EXERCISE TASKS —
a: Quote from the trade-portfolio transfer text, starting at "Novation agreement Novation is" and ending at "the closing date.", copying every word without change.
b: Print the entries starting at the line that contains "a spacious bedroom with a bed and a window" and ending at the line that contains "A rectangular swimming", reproducing them without change. Leave the pictures out of your answer.

The choice between the above two types of back-to-back trading arrangements depends on whether the consent of the counterparty to disclose its identity to the buyer can be obtained. A buyer would be unwilling to take on a counterparty credit risk where it does not know the identity of that counterparty. In such a scenario, a mirror transaction, rather than a TRS, would be used as it only transfers market risk and not the credit risk of the counterparty.

Services agreement It is common for sellers to not retain the employees necessary to service the portfolio. Such employees can include staff who can act as scheduling agents with a transmission provider; staff who can act as nomination agents with commodity transporters and storage operators; and staff who can manage and resolve disputes with counterparties. In these cases, the buyer can step in and sign a services agreement with the seller to provide such services for the portfolio prior to the transfer. Alternatively, the buyer may appoint a third party to provide such services. In the reverse scenario where the buyer lacks the relevant staff or operational assets, the seller can be the one providing such services. Where a service agreement has been concluded, a service fee will usually be charged, which may be separate or combined with the SPA or TRS. The parties will have to agree on how long such services are intended to be provided post-completion.

Special attention must be paid to how the indemnities in the services agreement are drafted as they will be crucial once the risks of the transaction have been transferred under the TRS. The seller will appoint the buyer as its sole agent responsible for the provision of the services, and it will execute powers of attorney in order to avoid having to send the services agreement to all counterparties in the portfolio.

Novation agreement Novation is an important aspect for the purchase of a portfolio of trade contracts. Therefore, it is essential that parties make provision for the conduct of this process either within the SPA or as a separate agreement. In both instances, the parties will need to agree to a form of novation agreement. The buyer may charge the seller a fee for preparing the novation agreement and trade schedules.

The novation agreement is tri-partite; that is, the counterparty will also need to be a party to it. The agreement will include standard representations and warranties, and a termination option that can be exercised in the event that a related agreement, such as a TRS or services agreement, is terminated. Depending on how the transaction is structured, the parties may require novations before or after the closing date.

RECORDED DATA —

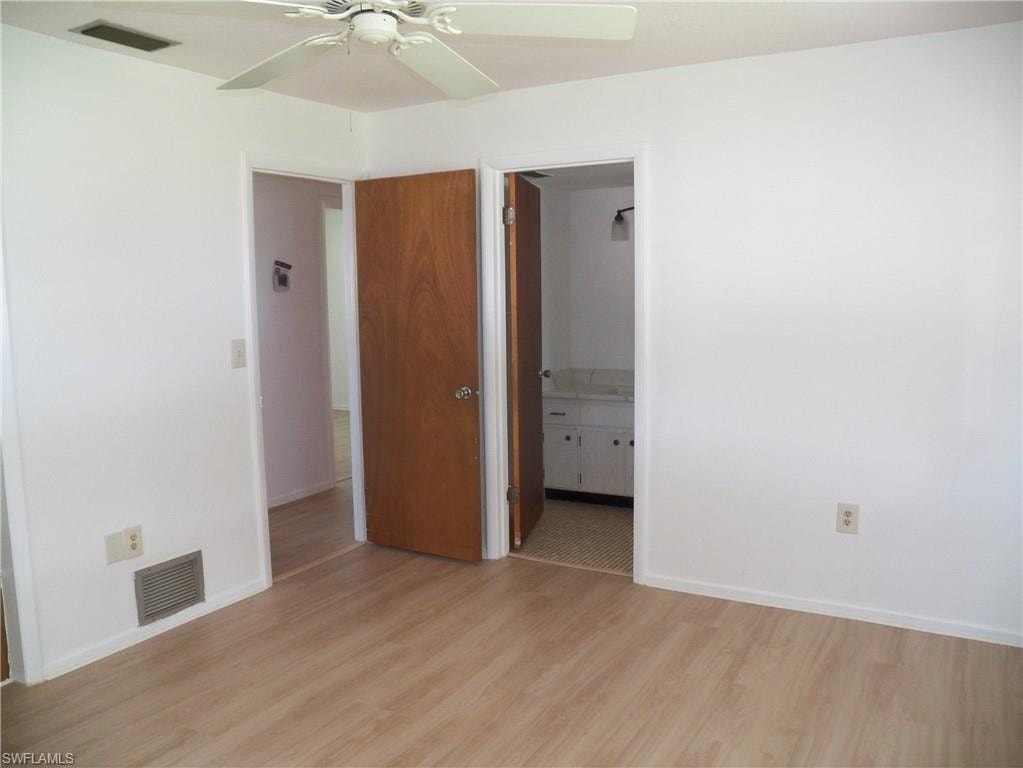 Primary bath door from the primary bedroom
* * *
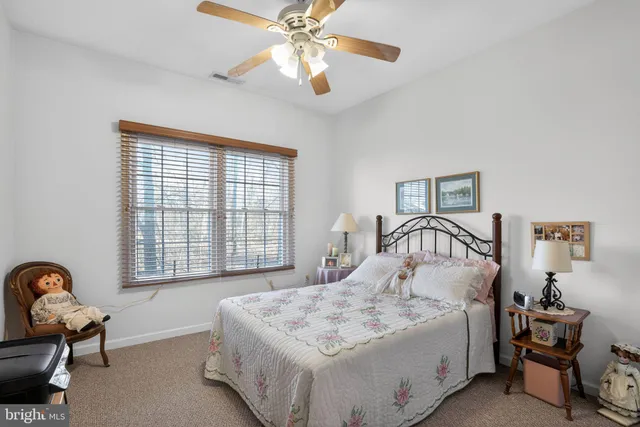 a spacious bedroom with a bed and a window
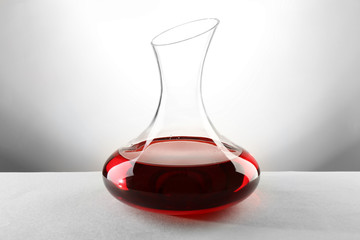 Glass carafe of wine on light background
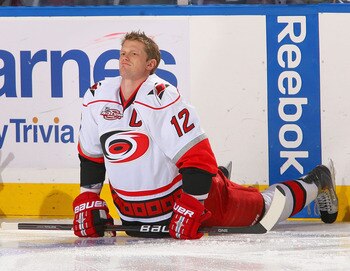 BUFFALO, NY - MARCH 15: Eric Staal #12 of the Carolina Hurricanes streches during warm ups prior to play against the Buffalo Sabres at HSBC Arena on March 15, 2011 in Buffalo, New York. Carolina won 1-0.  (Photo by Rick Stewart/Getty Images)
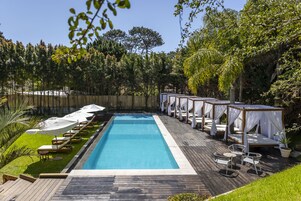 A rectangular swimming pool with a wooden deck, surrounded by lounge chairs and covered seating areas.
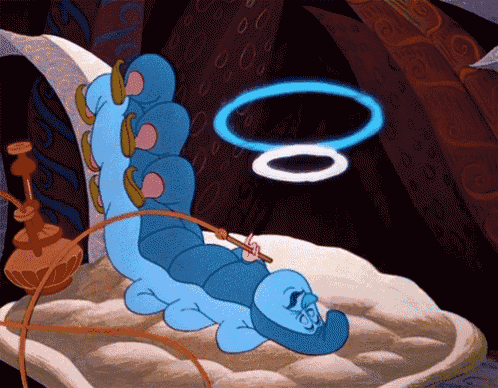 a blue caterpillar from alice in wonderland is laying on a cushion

RESPONSES TO THE TASKS —
a:
Novation agreement Novation is an important aspect for the purchase of a portfolio of trade contracts. Therefore, it is essential that parties make provision for the conduct of this process either within the SPA or as a separate agreement. In both instances, the parties will need to agree to a form of novation agreement. The buyer may charge the seller a fee for preparing the novation agreement and trade schedules.

The novation agreement is tri-partite; that is, the counterparty will also need to be a party to it. The agreement will include standard representations and warranties, and a termination option that can be exercised in the event that a related agreement, such as a TRS or services agreement, is terminated. Depending on how the transaction is structured, the parties may require novations before or after the closing date.

b:
 a spacious bedroom with a bed and a window
 Glass carafe of wine on light background
 BUFFALO, NY - MARCH 15: Eric Staal #12 of the Carolina Hurricanes streches during warm ups prior to play against the Buffalo Sabres at HSBC Arena on March 15, 2011 in Buffalo, New York. Carolina won 1-0.  (Photo by Rick Stewart/Getty Images)
 A rectangular swimming pool with a wooden deck, surrounded by lounge chairs and covered seating areas.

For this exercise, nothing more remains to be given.